[Mesa-dev] [PATCH 5/5] ac: use correct LLVM opcodes for ordered comparisons

Fri Feb 16 04:43:59 UTC 2018

On 15/02/18 20:06, Bas Nieuwenhuizen wrote:
> On Thu, Feb 15, 2018 at 8:54 AM, Connor Abbott <cwabbott0 at gmail.com> wrote:
>> On Wed, Feb 14, 2018 at 11:53 PM, Timothy Arceri <tarceri at itsqueeze.com> wrote:
>>>
>>>
>>> On 15/02/18 04:39, Marek Olšák wrote:
>>>>
>>>> Reviewed-by: Marek Olšák <marek.olsak at amd.com>
>>>>
>>>> Marek
>>>>
>>>> On Wed, Feb 14, 2018 at 7:29 AM, Timothy Arceri <tarceri at itsqueeze.com>
>>>> wrote:
>>>>>
>>>>> Fixes glsl-1.30/execution/isinf-and-isnan* piglit tests for
>>>>> radeonsi and should fix SPIRV errors when LLVM optimises away
>>>>> the workarounds in vtn_handle_alu() for handling ordered
>>>>> comparisons.
>>>>>
>>>>> Bugzilla: https://bugs.freedesktop.org/show_bug.cgi?id=104905
>>>>> ---
>>>>>    src/amd/common/ac_nir_to_llvm.c | 8 ++++----
>>>>>    1 file changed, 4 insertions(+), 4 deletions(-)
>>>>>
>>>>> diff --git a/src/amd/common/ac_nir_to_llvm.c
>>>>> b/src/amd/common/ac_nir_to_llvm.c
>>>>> index a0c5680205..e81f86bb08 100644
>>>>> --- a/src/amd/common/ac_nir_to_llvm.c
>>>>> +++ b/src/amd/common/ac_nir_to_llvm.c
>>>>> @@ -1792,16 +1792,16 @@ static void visit_alu(struct ac_nir_context *ctx,
>>>>> const nir_alu_instr *instr)
>>>>>                   result = emit_int_cmp(&ctx->ac, LLVMIntUGE, src[0],
>>>>> src[1]);
>>>>>                   break;
>>>>>           case nir_op_feq:
>>>>> -               result = emit_float_cmp(&ctx->ac, LLVMRealUEQ, src[0],
>>>>> src[1]);
>>>>> +               result = emit_float_cmp(&ctx->ac, LLVMRealOEQ, src[0],
>>>>> src[1]);
>>>>>                   break;
>>>>>           case nir_op_fne:
>>>>> -               result = emit_float_cmp(&ctx->ac, LLVMRealUNE, src[0],
>>>>> src[1]);
>>>>> +               result = emit_float_cmp(&ctx->ac, LLVMRealONE, src[0],
>>>>> src[1]);
>>>
>>>
>>> It seems we need to leave this one as is to avoid regressions.

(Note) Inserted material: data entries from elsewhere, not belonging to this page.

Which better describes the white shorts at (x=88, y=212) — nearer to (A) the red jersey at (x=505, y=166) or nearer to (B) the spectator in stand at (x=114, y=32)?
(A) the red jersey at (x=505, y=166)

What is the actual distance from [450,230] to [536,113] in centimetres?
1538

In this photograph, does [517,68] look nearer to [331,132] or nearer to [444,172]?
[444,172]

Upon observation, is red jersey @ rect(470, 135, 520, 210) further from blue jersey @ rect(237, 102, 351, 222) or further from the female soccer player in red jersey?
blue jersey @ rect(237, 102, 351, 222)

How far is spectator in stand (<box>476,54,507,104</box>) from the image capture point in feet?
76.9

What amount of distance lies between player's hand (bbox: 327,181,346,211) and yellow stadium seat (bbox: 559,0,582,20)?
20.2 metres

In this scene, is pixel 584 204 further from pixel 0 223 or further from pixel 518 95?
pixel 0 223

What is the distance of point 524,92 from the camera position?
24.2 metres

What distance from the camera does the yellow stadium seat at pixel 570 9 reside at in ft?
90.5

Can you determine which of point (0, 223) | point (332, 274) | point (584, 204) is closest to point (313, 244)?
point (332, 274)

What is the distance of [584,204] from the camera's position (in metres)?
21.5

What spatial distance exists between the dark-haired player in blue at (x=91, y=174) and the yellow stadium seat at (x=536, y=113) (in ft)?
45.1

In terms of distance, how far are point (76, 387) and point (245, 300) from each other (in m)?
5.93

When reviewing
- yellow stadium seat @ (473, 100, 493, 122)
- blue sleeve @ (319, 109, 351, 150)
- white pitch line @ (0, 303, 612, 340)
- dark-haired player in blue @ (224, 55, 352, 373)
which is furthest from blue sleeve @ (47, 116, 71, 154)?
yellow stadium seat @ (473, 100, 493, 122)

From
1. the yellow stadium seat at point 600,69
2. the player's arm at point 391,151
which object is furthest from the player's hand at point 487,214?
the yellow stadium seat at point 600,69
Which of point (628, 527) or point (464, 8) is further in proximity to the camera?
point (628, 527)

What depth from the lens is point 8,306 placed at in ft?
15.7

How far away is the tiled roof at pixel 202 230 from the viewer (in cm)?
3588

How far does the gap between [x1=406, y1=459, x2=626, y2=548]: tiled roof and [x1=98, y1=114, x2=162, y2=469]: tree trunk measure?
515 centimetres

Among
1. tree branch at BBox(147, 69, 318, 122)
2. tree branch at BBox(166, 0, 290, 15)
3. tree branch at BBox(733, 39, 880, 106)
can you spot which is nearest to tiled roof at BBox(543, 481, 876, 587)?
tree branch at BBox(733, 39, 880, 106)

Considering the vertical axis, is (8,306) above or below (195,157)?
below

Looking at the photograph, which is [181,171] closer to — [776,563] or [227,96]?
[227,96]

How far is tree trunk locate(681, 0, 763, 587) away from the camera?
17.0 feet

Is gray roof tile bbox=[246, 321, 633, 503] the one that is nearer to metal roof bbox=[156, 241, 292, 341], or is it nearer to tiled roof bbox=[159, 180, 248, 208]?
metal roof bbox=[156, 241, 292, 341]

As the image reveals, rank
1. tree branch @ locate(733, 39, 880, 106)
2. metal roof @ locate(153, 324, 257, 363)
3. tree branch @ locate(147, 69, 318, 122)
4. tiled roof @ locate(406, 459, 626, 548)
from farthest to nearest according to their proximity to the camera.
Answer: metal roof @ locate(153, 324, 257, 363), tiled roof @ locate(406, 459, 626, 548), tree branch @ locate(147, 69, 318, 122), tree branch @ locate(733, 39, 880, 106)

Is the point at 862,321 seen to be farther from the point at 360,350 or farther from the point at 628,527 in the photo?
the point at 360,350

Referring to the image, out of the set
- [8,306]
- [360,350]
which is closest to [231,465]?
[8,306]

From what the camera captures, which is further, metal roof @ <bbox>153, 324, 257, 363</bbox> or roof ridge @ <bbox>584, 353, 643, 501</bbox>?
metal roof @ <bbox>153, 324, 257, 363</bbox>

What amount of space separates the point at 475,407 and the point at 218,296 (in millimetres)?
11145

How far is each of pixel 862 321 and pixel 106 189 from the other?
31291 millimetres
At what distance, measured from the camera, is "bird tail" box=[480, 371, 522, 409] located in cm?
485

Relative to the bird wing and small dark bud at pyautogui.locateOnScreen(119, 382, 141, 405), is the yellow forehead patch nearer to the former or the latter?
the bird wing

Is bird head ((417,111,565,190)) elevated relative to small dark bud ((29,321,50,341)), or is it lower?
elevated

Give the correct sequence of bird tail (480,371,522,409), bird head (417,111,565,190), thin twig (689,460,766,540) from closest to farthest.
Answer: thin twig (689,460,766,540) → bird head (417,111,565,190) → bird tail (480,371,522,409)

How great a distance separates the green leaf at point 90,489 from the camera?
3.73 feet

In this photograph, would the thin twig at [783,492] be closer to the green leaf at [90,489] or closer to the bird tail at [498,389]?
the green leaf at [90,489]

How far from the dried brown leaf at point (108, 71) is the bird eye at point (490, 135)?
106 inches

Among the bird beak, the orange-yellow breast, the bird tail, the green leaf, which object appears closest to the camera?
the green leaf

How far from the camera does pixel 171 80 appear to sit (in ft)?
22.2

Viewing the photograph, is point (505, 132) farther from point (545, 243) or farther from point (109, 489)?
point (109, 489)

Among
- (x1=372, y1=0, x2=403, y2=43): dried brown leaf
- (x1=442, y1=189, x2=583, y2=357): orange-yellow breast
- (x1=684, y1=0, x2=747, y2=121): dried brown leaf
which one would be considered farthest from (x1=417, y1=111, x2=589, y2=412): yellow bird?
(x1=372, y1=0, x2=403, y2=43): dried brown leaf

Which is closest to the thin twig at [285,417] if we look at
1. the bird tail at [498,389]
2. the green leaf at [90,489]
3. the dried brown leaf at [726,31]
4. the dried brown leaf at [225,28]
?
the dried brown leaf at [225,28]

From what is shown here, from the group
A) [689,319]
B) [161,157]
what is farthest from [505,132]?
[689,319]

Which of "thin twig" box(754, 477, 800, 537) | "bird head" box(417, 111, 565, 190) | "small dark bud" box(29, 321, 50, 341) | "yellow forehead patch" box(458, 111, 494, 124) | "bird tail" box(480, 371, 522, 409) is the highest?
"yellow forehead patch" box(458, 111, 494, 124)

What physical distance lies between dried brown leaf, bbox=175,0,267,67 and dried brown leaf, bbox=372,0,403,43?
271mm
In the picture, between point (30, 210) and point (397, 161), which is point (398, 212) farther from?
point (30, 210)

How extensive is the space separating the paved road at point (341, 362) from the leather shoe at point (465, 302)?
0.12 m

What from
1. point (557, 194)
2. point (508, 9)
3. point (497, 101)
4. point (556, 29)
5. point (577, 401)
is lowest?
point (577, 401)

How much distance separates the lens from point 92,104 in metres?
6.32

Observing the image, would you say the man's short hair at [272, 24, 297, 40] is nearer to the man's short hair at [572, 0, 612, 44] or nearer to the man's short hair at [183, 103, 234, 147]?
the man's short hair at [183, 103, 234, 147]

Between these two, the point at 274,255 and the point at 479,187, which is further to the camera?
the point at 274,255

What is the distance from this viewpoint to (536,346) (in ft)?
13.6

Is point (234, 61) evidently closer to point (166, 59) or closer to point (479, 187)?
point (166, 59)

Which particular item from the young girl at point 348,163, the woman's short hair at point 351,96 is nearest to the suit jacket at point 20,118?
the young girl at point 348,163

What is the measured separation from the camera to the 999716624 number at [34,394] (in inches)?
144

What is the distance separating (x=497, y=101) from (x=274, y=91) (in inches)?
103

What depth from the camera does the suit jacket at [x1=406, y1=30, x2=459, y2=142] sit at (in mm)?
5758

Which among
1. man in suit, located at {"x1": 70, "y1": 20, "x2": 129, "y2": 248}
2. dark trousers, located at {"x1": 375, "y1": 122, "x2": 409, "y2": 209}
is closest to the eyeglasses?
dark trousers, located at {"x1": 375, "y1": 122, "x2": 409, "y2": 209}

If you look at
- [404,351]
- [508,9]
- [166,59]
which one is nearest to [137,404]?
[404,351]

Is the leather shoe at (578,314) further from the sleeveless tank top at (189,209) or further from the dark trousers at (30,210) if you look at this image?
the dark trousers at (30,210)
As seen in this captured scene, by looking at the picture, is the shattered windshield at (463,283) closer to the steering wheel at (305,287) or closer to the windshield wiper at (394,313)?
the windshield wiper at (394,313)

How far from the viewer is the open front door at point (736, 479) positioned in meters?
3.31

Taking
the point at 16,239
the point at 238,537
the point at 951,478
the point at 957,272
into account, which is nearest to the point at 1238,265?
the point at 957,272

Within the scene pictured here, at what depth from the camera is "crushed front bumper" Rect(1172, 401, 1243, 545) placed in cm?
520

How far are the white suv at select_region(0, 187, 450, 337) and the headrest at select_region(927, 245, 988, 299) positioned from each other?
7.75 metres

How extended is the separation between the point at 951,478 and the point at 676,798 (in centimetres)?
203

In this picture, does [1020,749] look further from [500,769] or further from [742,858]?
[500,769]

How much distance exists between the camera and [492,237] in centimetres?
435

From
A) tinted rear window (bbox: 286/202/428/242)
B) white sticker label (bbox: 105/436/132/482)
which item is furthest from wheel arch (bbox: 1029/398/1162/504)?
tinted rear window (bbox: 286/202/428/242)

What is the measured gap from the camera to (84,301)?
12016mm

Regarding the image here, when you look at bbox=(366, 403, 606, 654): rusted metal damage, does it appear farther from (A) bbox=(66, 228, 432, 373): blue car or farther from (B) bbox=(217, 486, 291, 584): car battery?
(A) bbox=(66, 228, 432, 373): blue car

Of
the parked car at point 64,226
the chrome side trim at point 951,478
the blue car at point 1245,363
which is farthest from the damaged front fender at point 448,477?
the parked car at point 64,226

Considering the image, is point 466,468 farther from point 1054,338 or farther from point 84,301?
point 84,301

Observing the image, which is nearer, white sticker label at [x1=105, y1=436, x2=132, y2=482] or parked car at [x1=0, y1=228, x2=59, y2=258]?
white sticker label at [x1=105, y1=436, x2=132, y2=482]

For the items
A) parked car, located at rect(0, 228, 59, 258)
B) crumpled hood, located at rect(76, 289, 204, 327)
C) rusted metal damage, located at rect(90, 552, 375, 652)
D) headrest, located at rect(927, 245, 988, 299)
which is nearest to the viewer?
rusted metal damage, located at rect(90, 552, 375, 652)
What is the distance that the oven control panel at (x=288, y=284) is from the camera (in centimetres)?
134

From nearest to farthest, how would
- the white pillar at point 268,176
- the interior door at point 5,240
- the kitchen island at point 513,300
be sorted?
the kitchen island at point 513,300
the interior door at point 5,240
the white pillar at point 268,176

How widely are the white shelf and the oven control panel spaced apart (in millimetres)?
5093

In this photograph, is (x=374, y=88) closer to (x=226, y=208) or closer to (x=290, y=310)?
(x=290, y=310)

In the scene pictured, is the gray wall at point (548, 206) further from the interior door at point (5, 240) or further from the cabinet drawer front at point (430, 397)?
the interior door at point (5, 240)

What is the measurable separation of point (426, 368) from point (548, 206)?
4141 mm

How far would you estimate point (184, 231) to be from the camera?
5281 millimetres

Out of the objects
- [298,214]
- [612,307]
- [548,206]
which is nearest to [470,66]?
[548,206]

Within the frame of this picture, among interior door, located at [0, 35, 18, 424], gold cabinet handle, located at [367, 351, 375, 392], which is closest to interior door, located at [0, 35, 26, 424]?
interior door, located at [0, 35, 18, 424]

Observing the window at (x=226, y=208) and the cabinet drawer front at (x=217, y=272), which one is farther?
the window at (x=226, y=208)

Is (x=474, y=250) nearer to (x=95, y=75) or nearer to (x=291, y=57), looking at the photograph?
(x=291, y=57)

This is also
>>> what radeonsi does.
>>
>> So, the thing you have to understand is that in LLVM unordered
>> comparisons are precisely the inverse of the ordered comparisons. That
>> is, (a <=(ordered) b) == !(a >(unordered b), (a ==(ordered) b) == !(a
>> !=(unordered) b), and  so on. C defines that all comparsions are
>> ordered except !=, so that (a == b) == !(a != b) always holds true.
>> Most hardware follows this convention -- offhand, x86 SSE is the only
>> ISA I know of with separate ordered and unordered comparisons, and
>> LLVM appears to have copied the distinction from them, but no one else
>> has both. I'm not even sure if it's in the IEEE spec. GLSL follows the
>> C convention, so glsl_to_nir just uses nir_op_fne to mean unordered
>> not-equal. spirv_to_nir generates some extra instructions, which then
>> get stripped away later... sigh.
>>
>> I think the right way to untangle this mess is to define that the NIR
>> opcodes should always match the C convention. The separate ordered and
>> unordered opcodes are unnecesary, since one is just the logical
>> negation of the other, and LLVM was a little overzealous -- I'm sure
>> they would get rid of the distinction if they had the chance -- and
>> then they were blindly copied to SPIR-V. spirv_to_nir should just
>> negate the result if necessary rather than emitting the extra code to
>> handle NaN, and ac should use ordered except for not-equals.
> 
> GCN hardware actually has both ordered and unordered instructions,
> though I think
> it could be fair to only introduce them during instruction selection
> (or conversion to LLVM)
> and keep a canonical ordered comparison + not in nir.
> 
> I think the most important part would be to firmly define which one
> the nir instructions are
> and then make nir_opt_algebraic not break that.

Well you guys seem to understand the issue and solutions better then I 
do so I think I'll step back from this for the time being. So feel free 
to tackle the issue.

I've also noticed what seems to be mishandling of nans elsewhere. For 
example on radeonsi the following test produces "vec1 32 ssa_5 = 
load_const (0xffffffff /* -nan */)" which seems to incorrectly handled 
and optimised out at some point along the way.

./glcts --deqp-case=KHR-GL43.compute_shader.atomic-case1